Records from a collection
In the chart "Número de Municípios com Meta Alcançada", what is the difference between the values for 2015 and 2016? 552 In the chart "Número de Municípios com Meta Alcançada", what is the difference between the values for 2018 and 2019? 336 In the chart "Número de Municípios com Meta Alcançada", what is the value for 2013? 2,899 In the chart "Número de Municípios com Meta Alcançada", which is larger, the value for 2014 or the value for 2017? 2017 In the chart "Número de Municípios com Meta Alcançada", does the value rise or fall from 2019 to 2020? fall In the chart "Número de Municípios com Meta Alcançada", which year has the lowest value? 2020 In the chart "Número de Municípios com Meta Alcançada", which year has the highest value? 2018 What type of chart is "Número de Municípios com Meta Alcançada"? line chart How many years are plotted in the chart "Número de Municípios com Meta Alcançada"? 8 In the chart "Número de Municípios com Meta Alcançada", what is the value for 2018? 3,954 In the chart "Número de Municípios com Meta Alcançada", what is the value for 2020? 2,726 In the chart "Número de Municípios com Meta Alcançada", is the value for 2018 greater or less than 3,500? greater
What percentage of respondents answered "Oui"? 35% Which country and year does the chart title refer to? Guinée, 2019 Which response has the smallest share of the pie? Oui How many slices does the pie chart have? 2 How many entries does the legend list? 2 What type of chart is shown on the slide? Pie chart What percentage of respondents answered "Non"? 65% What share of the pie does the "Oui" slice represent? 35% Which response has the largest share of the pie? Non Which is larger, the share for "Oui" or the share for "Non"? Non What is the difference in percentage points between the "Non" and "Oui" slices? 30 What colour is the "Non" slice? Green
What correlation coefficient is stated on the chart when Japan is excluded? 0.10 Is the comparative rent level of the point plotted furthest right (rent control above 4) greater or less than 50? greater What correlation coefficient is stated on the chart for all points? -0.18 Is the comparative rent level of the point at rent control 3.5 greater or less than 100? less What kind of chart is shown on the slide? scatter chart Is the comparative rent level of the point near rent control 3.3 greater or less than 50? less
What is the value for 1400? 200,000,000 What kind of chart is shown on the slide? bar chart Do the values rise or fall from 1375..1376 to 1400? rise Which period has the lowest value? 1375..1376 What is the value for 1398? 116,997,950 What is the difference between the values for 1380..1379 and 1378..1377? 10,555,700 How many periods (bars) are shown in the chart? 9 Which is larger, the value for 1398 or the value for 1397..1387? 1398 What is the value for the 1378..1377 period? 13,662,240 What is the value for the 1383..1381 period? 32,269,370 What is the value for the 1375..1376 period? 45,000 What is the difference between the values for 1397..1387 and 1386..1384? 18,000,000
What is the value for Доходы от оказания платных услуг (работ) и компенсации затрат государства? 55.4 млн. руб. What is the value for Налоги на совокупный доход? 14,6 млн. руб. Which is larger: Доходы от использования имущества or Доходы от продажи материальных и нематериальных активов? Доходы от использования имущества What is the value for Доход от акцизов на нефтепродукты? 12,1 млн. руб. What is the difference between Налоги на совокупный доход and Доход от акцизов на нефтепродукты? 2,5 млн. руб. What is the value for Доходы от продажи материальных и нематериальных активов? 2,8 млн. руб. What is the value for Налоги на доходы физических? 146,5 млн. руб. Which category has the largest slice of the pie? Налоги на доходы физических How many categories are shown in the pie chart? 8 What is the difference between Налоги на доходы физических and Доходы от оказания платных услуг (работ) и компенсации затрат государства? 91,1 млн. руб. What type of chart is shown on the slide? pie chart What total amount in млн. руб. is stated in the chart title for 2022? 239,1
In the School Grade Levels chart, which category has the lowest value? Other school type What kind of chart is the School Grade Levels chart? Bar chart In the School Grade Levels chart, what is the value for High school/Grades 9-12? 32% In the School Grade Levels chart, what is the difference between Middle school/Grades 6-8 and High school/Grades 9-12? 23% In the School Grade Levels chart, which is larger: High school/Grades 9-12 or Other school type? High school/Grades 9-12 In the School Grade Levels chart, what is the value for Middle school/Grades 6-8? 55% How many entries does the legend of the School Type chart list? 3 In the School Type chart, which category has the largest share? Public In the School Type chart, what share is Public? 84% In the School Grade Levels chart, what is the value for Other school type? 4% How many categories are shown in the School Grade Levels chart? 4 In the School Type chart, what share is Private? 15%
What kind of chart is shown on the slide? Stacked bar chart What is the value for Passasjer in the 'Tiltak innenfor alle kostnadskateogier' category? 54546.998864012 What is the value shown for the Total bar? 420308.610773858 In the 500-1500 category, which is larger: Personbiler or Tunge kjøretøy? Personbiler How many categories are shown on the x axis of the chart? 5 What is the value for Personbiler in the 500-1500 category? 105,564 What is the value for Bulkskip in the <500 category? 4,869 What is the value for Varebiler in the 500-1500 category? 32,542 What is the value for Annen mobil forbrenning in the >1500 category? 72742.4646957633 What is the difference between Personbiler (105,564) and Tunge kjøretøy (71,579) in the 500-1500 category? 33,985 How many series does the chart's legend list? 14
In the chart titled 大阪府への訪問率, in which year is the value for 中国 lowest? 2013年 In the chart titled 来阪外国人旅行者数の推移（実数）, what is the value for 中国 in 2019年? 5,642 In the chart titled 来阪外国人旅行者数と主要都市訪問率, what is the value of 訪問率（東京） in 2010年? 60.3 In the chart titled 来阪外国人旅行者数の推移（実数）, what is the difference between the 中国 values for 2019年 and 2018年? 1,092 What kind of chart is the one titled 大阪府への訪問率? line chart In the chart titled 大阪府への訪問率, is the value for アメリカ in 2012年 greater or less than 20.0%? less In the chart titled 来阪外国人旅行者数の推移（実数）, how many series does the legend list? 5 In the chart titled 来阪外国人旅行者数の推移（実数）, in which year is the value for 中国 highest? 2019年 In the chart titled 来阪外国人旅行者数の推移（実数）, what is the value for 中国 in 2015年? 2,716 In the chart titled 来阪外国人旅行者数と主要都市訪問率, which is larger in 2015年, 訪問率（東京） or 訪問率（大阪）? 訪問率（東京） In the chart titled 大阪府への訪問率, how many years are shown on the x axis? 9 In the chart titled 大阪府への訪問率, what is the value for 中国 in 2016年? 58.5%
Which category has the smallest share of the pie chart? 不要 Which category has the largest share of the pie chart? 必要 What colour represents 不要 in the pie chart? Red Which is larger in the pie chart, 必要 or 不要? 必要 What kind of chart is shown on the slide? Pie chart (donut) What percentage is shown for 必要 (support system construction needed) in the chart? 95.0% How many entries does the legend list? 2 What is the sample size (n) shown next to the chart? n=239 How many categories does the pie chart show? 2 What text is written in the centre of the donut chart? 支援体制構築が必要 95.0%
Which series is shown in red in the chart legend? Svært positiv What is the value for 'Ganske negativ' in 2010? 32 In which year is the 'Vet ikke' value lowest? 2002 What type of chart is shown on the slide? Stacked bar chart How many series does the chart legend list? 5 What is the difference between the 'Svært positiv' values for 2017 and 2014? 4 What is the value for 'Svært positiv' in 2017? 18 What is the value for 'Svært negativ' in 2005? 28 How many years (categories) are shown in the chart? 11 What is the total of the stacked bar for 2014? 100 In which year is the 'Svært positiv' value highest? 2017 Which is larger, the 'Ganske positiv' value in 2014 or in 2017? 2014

Work request - Count the lines above that contain the string "scatter", treating uppercase and lowercase as different. Give only the number.

Reply - 1